Combustion reactions are a type of chemical reaction where a substance combines with oxygen and releases energy in the form of heat and light. This process is fundamental in stoichiometry, as it helps determine the reactants and products involved in burning substances like hydrocarbons. For hydrocarbons such as ethane - (\(C_2H_6\)) and propane - (\(C_3H_8\)), the products of complete combustion are carbon dioxide (\(CO_2\)) and water (\(H_2O\)).

In the given problem, ethane and propane react with oxygen. The balanced equations are:

• For ethane: \(C_2H_6 + \dfrac{7}{2} O_2 \rightarrow 2 CO_2 + 3 H_2O\)
• For propane: \(C_3H_8 + 5 O_2 \rightarrow 3 CO_2 + 4 H_2O\)

These equations indicate that combustion processes are consistent in their stoichiometry, utilizing specific ratios of reactants and products.

Mass percent is a way of expressing the concentration of a component in a mixture by comparing the mass of the component to the total mass of the mixture. It is a common technique in chemistry for expressing the composition of mixtures.

To find the mass percent of ethane in a mixture, you first need the mass of ethane and the total mass of the mixture. In the exercise provided, mass calculations for each gas were performed after determining the moles:

• Mass of ethane: calculated using \(0.11762\) moles, the molar mass (\(30\) g/mol), resulting in \(3.5286\) g.
• Mass of propane is \(13.14984\) g, calculated similarly from \(0.29886\) moles and molar mass \(44\) g/mol.

Finally, the mass percent of ethane is determined by dividing the mass of ethane by the total mass of the mixture. Multiplication by 100 converts it to a percentage:
\[ Mass \; percent \; of \; ethane = \dfrac{3.5286}{3.5286 + 13.14984} \times 100 \approx 21.14\% \]
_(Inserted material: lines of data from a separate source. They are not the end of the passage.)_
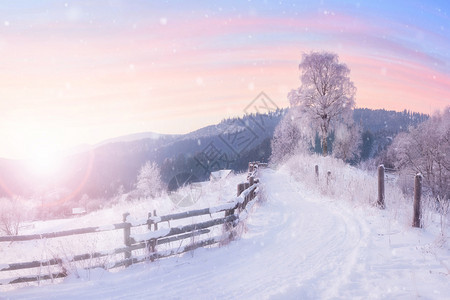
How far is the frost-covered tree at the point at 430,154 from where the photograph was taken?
24.9m

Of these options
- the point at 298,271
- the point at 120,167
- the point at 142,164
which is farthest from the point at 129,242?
the point at 120,167

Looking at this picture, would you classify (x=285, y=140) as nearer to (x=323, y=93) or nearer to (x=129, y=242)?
(x=323, y=93)

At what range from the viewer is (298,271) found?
4824mm

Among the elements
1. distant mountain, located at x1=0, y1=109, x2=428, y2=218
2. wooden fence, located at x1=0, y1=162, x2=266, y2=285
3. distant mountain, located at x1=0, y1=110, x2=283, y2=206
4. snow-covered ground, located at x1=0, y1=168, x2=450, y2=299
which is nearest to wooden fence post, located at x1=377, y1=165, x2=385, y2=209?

This showed ethane made up approximately \(21.14\%\) of the original mixture.

Balanced chemical equations are crucial in tracking the quantities of reactants and products in a chemical reaction. They ensure that the law of conservation of mass is adhered to, meaning the number of atoms of each element is the same on both sides of the equation.

In the problem of burning ethane and propane, each component's combustion reaction must be balanced. This involves:

• Assigning correct stoichiometric coefficients to each reactant and product.
• Ensuring that both moles and types of atoms are the same on both sides.

For ethane, the balanced equation is: \[C_2H_6 + \frac{7}{2} O_2 \rightarrow 2 CO_2 + 3 H_2O\]And for propane: \[C_3H_8 + 5 O_2 \rightarrow 3 CO_2 + 4 H_2O\]

This guarantees that the correct amount of oxygen is used and carbon dioxide with water is formed at precise amounts. Balanced reactions are the foundation for stoichiometric calculations that follow, ensuring accurate quantification of substances involved.